El director Jeremy Saulnier buscaba crear una película con la ayuda del público, y no sólo lo logró, sino que creó un producto independiente en un país con la industria cinematográfica más poderosa del mundo. Pero eso no es todo: conquistó al Festival de Cannes al ganar el premio FIPRESCI (Quincena Realizadores).

Todo esto gracias a su interesante historia. Dwight (Macon Blair) duerme en un Pontiac azul, su aspecto es el de un vagabundo al que ha dejado de importarle la interacción con la sociedad. Pasa los días recogiendo comida de los botes de basura y por las noches se adentra en su soledad para intentar descansar. La aparente calma en la que vive se terminada cuando por medio de la policía descubre que van a liberar a un prisionero. Las facciones del rostro de Dwight –pongamos atención en esto, no estamos frente a ningún actor de acción, de esos que tantas veces nos repiten–, se desencajan cuando es consiente de que el asesino de sus padres ha salido de prisión.

Se han registrado más de 200 tiroteos en las escuelas de Estados Unidos en los últimos 15 años. Bajo la interpretación de la Segunda Enmienda de la Constitución, los americanos han encontrado un escudo para poder ejercer el ritual de violencia de la que son testigos. Uno esperaría que bajo el género del thriller, Cenizas del pasado (Blue Ruin, 2013) nos regale una alegoría o al menos demostración de dicho ritual. Antes que centrarse en eso, la trama nos habla de la condición humana ante la venganza.

Dwight no sabe a ciencia cierta cómo hará para tomar venganza. No lo vemos prepararse o siquiera hacerse de un gran arsenal. El pasado no se asoma dentro de la trama, el espectador voyerista no se deleitara con un flashback donde se muestre lo sucedido, donde observemos el fin de una familia y el comienzo de una resignación que parece encontrar salida con la venganza.

La conversión del personaje encarnado por Blair va asumiendo sus limitantes. Es un sujeto que ha vivido separado de su hermana por muchos años y tiene que recurrir a un viejo amigo para ir haciendo un camino para obtener su propia justicia. Por momentos su torpeza no es más que su realidad.
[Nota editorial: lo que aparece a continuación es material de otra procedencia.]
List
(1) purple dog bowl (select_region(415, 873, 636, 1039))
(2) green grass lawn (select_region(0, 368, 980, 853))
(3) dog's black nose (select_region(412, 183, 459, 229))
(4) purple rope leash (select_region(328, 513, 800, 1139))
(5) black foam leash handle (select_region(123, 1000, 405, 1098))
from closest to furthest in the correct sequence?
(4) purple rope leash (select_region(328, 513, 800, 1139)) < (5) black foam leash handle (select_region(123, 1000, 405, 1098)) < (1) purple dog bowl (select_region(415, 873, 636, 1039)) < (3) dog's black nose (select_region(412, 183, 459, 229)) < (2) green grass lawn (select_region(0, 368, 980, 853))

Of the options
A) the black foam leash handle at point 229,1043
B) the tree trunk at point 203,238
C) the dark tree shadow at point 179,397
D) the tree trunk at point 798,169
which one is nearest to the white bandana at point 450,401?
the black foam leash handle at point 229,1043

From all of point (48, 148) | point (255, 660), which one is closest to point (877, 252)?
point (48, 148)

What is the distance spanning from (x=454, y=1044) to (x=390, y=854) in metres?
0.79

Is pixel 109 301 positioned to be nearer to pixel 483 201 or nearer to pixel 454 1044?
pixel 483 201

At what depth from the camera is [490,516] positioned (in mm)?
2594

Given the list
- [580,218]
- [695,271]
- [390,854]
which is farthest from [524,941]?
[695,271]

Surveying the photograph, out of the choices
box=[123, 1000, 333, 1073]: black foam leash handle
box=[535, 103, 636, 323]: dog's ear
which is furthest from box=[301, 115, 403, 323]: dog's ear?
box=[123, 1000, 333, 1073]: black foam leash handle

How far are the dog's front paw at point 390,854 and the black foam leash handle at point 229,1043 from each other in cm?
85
Los detalles y el diálogo apenas se hacen presentes; no son tomados en cuenta bajo las intenciones del director –Saulnier dirigió, escribió el guión y se encargó de la fotografía; se trata de un autentico director indie. La cámara panorámica va captando los momentos de tensión junto con la música, elementos claves para capturar al espectador. Aquí no se recurre a los efectos de miles de dólares, fuertes explosiones o sangre brotando a borbollones –aunque las escenas de materia viscosa son más que valiosas para generar repulsión y desconcierto–, se opta por la fuerza del momento y la tensión.
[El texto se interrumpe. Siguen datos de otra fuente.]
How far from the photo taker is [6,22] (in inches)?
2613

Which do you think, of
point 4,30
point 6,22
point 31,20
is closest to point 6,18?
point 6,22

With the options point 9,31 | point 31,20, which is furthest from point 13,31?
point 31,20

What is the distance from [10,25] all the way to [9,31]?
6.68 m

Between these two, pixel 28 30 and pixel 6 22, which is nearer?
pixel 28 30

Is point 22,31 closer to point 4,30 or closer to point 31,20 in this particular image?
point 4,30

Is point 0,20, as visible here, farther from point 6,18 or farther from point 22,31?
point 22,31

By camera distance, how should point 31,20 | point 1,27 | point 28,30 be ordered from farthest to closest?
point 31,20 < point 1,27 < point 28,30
Decir que Cenizas del pasado logra que el espectador se sostenga de su asiento puede sonar pretencioso y hasta repetitivo si se toma en cuenta el género, pero sólo cuando se experimenta una película como la que dirigió Saulnier uno puede saber de lo que hablo. Las situaciones se van generando a un buen tiempo, no hay prisa por contar la historia. Desde que Dwight acecha al asesino hasta que espera las consecuencias de sus actos y es perseguido por toda una horda de familiares que no buscan justicia sino más sangre. El deseo de venganza nubla a Dwight y va cometiendo decisiones apresuradas, pero para ser sinceros nadie está preparado para sucesos parecidos, o al menos no fuera del mundo de Hollywood.

Cenizas del pasado está presente en las listas que predicen lo mejor del año en más de una ocasión. Pertenece a un cine independiente estadounidense que podría tener a su vecino en Los colores del destino (2013), ambas fuerte contendientes para ser parte aguas de una renacimiento en el cine de Estados Unidos. En México se presentó en el marco de la 57 Muestra Internacional de Cine de la Cineteca.